Getting Started - Coding Style | Crossroads Digital Design Kit

Getting Started

Coding Style

In keeping with Bootstrap conventions, Crossroads has adopted the patterns of Object-Oriented CSS (OOCSS) when developing the crds-styles package. Developed in 2008 by Nicole Sullivan, the OOCSS methodology is a modular approach to organizing your CSS by promoting composability and flexibility.


Consider the following example...

.btn-1 {
  padding: 1em;
  border: 1px solid #000;
  color: blue;
}

.btn-2 {
  padding: 1em;
  border: 1px solid #000;
  color: red;
}

This is pretty verbose. We can make these selectors a little cleaner by refactoring them in an object-oriented fashion...

.btn {
  padding: 1em;
  border: 1px solid #000;
}

.btn-blue {
  color: blue;
}

.btn-red {
  color: red;
}

The general gist of OOCSS is that common declarations are encapsulated into base selectors and then augmented by more specific ones. Given the above refactored approach, you might find an element in your HTML that looks like this...

<a href="#" class="btn btn-blue">...</a>

Automation

When building stable, state-of-the-art web applications, testing is key.

Crossroads has invested some considerable effort to development an automated test suite which simulates a number of critical user interactions.

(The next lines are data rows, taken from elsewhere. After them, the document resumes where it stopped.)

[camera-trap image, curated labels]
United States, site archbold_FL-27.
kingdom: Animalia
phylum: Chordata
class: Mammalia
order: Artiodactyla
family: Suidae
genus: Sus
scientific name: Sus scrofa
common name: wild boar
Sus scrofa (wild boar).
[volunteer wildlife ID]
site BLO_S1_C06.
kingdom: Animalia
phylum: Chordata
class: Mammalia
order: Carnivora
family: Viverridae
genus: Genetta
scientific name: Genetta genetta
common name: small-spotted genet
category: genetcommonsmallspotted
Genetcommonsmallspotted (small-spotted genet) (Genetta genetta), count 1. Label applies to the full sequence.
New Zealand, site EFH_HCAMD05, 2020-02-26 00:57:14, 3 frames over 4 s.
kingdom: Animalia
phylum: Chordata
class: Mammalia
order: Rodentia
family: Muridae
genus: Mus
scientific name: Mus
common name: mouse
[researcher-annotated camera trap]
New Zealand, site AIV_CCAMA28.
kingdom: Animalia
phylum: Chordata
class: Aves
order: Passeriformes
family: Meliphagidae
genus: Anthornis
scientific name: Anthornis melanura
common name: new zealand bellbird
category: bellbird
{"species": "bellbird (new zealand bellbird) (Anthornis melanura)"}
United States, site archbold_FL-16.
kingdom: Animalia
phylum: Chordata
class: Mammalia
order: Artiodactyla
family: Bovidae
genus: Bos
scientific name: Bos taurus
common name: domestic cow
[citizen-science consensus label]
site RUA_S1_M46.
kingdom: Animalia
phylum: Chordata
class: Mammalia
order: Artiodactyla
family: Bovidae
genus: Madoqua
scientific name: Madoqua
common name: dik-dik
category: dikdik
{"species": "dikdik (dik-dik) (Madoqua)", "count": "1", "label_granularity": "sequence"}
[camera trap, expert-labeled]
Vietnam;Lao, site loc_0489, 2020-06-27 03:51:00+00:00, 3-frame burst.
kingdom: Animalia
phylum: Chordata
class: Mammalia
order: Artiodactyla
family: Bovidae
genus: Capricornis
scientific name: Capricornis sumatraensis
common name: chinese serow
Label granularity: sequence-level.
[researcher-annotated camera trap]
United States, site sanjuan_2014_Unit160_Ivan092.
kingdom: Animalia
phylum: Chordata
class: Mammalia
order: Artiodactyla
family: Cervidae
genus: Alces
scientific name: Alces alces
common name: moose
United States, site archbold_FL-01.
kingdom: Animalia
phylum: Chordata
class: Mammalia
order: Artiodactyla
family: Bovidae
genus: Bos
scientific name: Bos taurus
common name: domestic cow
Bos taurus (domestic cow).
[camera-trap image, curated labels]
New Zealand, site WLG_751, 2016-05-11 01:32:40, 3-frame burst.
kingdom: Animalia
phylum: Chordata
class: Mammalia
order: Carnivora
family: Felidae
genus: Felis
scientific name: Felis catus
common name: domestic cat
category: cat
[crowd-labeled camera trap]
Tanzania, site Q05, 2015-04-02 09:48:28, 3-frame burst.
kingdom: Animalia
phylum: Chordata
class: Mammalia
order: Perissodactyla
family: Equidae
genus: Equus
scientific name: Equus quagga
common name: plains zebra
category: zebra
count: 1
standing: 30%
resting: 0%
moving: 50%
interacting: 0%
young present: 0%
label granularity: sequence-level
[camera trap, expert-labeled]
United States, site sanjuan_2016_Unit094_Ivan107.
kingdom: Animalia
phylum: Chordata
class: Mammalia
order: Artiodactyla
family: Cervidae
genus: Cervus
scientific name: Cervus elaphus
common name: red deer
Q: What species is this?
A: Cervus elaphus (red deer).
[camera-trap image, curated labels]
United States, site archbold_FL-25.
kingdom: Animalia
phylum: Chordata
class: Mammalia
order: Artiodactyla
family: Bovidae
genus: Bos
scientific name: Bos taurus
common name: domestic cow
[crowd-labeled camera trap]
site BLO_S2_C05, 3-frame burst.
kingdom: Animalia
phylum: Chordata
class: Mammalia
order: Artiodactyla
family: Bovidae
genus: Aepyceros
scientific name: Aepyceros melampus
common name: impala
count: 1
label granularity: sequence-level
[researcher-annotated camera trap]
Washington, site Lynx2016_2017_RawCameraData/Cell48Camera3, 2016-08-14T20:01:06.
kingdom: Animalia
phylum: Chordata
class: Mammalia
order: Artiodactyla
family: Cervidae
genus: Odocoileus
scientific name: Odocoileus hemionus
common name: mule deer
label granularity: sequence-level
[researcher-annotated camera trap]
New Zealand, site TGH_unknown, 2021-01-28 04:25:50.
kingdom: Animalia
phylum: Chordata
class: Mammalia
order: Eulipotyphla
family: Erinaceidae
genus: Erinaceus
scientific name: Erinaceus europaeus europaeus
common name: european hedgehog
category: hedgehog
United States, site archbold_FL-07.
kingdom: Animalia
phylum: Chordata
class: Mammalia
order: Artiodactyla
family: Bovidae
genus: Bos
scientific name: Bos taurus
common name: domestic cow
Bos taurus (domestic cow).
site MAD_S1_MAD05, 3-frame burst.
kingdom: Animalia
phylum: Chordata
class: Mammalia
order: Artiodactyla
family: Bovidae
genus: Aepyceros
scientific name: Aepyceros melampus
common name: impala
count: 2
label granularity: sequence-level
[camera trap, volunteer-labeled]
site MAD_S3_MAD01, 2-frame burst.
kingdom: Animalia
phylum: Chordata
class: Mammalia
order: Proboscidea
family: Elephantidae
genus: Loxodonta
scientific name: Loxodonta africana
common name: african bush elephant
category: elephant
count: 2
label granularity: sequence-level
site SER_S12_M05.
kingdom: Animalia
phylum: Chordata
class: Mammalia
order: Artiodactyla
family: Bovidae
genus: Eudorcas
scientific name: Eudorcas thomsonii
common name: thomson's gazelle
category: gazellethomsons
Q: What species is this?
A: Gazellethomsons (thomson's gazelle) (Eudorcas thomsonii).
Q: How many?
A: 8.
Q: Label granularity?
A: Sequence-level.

By running these tests after every application update, we can ensure minimal regressions and the utmost stability for our critical business processes.

To help facilitate this automation, you are encouraged to proactively implement data-automation-id attributes with some unique value for any critical call-to-action, web or form control within your product features.

This is as simple as making your HTML element look like the following example...

<a href="#" data-automation-id="unique-value">...</a>

With this simple approach, you can empower our automation team to make our products more stable and battle-tested, one automated test at a time.